MARINE EN JOIE, MARINE EN DEUIL

Un arrêté ministériel qui fut peu populaire--mais ses auteurs ne pouvaient espérer qu'il en fût autrement--enlevait aux officiers de marine, en 1901, la grande tenue qui leur seyait si joliment, le bicorne, l'habit brodé aux pans d'ancres d'or, le pantalon à bande d'or. Un nouveau décret vient de leur rendre cet uniforme de gala. Il est redevenu obligatoire à partir du 1er janvier 1913, et, pour la première fois en cérémonie officielle, il a fait sa réapparition à bord du cuirassé Patrie, lorsque le vice-amiral de Marolles, nommé au commandement de la 2° escadre en remplacement de l'amiral Bellue, appelé à la préfecture maritime de Toulon, vint arborer son pavillon sur ce navire.

On peut voir sur le cliché reproduit ici, et qui fut pris à l'occasion de cette cérémonie, quelle belle humeur nos officiers ont montrée devant l'objectif, enchantés d'avoir retrouvé l'uniforme qu'ils regrettaient, et assez indifférents, sans doute, aux vaines raisons d'économie, de «démocratisation», qu'on avait mises en avant pour justifier la mesure ancienne.
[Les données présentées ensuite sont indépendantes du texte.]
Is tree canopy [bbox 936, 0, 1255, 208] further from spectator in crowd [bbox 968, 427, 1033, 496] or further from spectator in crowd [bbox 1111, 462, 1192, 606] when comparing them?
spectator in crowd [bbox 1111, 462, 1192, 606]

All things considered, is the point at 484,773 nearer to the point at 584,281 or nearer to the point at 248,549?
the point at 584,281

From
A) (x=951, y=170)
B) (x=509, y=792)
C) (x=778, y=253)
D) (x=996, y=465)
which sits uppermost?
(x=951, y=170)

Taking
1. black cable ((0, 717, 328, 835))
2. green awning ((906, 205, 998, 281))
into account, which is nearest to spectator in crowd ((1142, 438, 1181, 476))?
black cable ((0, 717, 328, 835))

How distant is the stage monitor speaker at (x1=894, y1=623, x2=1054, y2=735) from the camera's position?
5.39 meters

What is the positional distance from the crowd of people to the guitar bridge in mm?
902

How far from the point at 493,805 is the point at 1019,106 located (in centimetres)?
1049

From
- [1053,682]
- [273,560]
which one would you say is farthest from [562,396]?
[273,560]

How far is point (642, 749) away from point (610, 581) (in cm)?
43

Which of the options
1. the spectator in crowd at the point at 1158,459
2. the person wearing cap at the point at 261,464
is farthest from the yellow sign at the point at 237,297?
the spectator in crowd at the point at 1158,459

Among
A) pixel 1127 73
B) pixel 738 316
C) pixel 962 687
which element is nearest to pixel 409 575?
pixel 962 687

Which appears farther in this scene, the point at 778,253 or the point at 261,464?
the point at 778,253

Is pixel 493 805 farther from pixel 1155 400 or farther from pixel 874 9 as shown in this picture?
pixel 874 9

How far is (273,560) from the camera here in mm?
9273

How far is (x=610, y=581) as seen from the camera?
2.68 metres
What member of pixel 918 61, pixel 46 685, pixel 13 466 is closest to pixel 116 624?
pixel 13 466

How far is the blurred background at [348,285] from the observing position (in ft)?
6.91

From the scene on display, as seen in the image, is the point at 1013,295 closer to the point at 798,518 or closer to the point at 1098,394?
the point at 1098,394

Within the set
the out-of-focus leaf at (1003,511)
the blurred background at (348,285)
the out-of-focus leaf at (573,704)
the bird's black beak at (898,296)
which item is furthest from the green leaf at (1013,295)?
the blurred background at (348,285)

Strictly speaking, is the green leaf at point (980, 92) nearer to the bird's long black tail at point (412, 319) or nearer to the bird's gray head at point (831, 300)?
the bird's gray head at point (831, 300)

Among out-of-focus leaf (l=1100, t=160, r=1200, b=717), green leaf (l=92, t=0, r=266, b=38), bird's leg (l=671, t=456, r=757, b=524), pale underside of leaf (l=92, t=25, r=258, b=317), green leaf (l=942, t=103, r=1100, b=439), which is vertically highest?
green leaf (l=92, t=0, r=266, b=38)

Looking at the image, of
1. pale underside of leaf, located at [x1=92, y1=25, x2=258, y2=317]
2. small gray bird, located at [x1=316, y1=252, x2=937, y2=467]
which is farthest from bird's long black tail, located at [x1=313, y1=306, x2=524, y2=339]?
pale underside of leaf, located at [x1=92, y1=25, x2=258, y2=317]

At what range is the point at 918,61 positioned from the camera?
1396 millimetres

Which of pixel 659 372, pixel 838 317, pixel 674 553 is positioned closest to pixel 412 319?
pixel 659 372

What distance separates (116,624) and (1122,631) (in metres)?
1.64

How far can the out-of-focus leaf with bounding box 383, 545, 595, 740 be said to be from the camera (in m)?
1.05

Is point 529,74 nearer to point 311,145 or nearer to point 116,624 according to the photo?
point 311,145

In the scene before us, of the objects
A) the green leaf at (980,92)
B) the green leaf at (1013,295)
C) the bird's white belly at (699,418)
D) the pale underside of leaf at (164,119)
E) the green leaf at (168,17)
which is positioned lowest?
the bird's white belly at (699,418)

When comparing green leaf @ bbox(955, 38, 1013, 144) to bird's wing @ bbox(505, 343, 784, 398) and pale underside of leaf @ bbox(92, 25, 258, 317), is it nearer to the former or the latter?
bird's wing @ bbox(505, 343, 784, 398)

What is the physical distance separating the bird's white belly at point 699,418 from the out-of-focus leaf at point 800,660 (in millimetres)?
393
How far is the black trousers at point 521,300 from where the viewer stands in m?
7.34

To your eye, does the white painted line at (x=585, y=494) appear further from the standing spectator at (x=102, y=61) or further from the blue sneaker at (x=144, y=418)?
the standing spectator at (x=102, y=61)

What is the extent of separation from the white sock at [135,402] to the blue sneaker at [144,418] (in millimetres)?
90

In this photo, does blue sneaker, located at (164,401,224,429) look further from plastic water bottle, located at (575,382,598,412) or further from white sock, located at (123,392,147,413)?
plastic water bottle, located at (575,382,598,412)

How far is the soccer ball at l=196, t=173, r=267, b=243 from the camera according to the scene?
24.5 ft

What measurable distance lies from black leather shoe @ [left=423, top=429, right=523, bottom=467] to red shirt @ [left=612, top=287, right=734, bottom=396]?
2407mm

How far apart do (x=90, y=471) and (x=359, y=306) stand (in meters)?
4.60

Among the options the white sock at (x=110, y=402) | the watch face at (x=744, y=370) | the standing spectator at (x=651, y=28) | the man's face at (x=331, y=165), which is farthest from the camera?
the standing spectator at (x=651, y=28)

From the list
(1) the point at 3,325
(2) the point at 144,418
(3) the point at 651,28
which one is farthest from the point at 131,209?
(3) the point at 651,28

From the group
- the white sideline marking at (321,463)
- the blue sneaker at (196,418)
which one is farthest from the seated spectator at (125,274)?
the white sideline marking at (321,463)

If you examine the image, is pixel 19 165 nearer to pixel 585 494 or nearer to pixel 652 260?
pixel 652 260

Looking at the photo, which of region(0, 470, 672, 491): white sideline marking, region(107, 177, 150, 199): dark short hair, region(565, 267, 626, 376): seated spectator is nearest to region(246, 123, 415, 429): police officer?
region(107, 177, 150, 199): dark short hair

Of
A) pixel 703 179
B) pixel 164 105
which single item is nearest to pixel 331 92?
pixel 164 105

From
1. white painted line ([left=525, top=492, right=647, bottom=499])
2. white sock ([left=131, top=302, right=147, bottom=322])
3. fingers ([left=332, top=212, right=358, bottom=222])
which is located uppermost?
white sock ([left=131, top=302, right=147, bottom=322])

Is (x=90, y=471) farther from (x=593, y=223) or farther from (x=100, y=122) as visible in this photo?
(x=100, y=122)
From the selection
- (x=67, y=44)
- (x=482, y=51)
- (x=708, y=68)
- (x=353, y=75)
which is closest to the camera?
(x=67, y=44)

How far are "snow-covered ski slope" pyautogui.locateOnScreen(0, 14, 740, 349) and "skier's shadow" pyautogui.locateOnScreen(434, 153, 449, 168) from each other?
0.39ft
Ils doivent d'ailleurs quelque gratitude à la diplomatie, puisque c'est sur les instances du ministère des Affaires étrangères, frappé de les voir, dans maintes rencontres, faire si indigente figure, quant aux signes extérieurs, en face de leurs camarades des marines étrangères, que leur fut redonnée la grande tenue.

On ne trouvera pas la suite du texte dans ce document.